Here for constructing 95% confidence interval we have used Two-sample z proportion statistics.

So, 95% confidence interval for the difference between population proportions,  is ;

P(-1.96 < N(0,1) < 1.96) = 0.95  {As the critical value of z at 2.5% level

                                                     of significance are -1.96 & 1.96}  

P(-1.96 < $\frac{(\hat p_1-\hat p_2)-(p_1-p_2)}{\sqrt{\frac{\hat p_1(1-\hat p_1)}{n_1}+ \frac{\hat p_2(1-\hat p_2)}{n_2}} }$ < 1.96) = 0.95

P( $-1.96 \times {\sqrt{\frac{\hat p_1(1-\hat p_1)}{n_1}+ \frac{\hat p_2(1-\hat p_2)}{n_2}} }$ < ${(\hat p_1-\hat p_2)-(p_1-p_2)}$ < $1.96 \times {\sqrt{\frac{\hat p_1(1-\hat p_1)}{n_1}+ \frac{\hat p_2(1-\hat p_2)}{n_2}} }$ ) = 0.95

P( $(\hat p_1-\hat p_2)-1.96 \times {\sqrt{\frac{\hat p_1(1-\hat p_1)}{n_1}+ \frac{\hat p_2(1-\hat p_2)}{n_2}} }$ < $(p_1-p_2)}$ < $(\hat p_1-\hat p_2)+1.96 \times {\sqrt{\frac{\hat p_1(1-\hat p_1)}{n_1}+ \frac{\hat p_2(1-\hat p_2)}{n_2}} }$ ) = 0.95

95% confidence interval for $(p_1-p_2)}$ =

[$(\hat p_1-\hat p_2)-1.96 \times {\sqrt{\frac{\hat p_1(1-\hat p_1)}{n_1}+ \frac{\hat p_2(1-\hat p_2)}{n_2}} }$,$(\hat p_1-\hat p_2)+1.96 \times {\sqrt{\frac{\hat p_1(1-\hat p_1)}{n_1}+ \frac{\hat p_2(1-\hat p_2)}{n_2}} }$]

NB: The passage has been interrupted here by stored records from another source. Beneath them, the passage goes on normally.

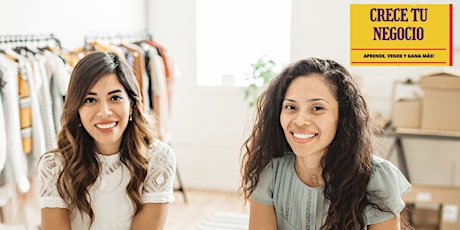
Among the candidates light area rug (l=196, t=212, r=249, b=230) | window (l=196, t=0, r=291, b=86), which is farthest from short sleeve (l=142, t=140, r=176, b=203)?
light area rug (l=196, t=212, r=249, b=230)

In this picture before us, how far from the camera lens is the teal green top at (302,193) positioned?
1.50m

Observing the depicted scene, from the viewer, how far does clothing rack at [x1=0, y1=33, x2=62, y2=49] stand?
2.62 meters

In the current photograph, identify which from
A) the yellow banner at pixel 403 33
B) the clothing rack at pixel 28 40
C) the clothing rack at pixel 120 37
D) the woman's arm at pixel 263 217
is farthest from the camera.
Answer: the clothing rack at pixel 120 37

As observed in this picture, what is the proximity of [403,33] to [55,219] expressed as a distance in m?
1.14

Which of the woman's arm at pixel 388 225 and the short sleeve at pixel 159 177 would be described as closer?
the woman's arm at pixel 388 225

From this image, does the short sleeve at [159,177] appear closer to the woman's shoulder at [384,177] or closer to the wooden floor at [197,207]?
the woman's shoulder at [384,177]

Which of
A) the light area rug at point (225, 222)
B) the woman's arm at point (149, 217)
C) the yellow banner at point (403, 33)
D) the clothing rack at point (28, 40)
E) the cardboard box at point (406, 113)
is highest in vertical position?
the clothing rack at point (28, 40)

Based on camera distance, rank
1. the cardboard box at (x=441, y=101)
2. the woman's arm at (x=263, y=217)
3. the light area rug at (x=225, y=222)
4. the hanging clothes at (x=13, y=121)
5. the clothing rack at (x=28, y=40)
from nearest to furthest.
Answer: the woman's arm at (x=263, y=217)
the hanging clothes at (x=13, y=121)
the clothing rack at (x=28, y=40)
the cardboard box at (x=441, y=101)
the light area rug at (x=225, y=222)

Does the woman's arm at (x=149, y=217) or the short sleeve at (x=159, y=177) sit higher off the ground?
the short sleeve at (x=159, y=177)

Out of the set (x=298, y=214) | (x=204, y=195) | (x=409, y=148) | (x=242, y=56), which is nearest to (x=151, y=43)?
(x=242, y=56)

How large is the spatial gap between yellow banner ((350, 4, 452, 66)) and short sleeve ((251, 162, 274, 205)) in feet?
1.50

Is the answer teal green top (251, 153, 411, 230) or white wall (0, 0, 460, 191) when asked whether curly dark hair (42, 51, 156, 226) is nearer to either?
teal green top (251, 153, 411, 230)

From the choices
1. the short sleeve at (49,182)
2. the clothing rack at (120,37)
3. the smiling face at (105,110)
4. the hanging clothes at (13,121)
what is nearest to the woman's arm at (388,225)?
the smiling face at (105,110)

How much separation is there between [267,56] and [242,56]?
0.17 meters
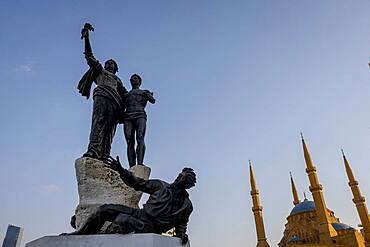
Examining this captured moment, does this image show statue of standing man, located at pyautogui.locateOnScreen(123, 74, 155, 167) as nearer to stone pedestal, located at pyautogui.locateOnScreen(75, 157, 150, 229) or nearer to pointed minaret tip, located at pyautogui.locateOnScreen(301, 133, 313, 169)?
stone pedestal, located at pyautogui.locateOnScreen(75, 157, 150, 229)

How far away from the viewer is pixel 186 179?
3.92 meters

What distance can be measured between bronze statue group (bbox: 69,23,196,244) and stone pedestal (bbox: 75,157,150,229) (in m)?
0.18

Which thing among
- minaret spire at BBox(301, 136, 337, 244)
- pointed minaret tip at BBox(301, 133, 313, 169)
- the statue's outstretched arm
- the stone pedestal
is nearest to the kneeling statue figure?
the stone pedestal

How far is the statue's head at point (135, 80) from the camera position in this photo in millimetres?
6242

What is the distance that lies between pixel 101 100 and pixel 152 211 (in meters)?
2.55

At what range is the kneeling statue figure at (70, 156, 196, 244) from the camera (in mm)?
3551

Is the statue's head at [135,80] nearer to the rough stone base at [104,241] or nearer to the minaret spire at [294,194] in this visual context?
the rough stone base at [104,241]

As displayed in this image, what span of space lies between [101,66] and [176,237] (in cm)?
357

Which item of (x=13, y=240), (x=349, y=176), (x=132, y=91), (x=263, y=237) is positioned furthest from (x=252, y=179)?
(x=132, y=91)

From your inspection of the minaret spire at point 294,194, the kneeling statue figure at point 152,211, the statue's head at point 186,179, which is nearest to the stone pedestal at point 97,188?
the kneeling statue figure at point 152,211

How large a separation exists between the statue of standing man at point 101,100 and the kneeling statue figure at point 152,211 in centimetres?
148

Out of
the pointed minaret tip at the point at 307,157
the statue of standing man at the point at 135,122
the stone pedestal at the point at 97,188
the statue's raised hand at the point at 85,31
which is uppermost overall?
the pointed minaret tip at the point at 307,157

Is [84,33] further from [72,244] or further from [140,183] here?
[72,244]

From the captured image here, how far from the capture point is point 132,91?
6.07 meters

= [ $(0.89-0.78)-1.96 \times {\sqrt{\frac{0.89(1-0.89)}{120}+ \frac{0.78(1-0.78)}{76}} }$ , $(0.89-0.78)+1.96 \times {\sqrt{\frac{0.89(1-0.89)}{120}+ \frac{0.78(1-0.78)}{76}} }$ ]

 = [0.00134 , 0.219]

Therefore, 95% confidence interval for the difference in population proportions of couples with children and with no children is [0.00134 , 0.219].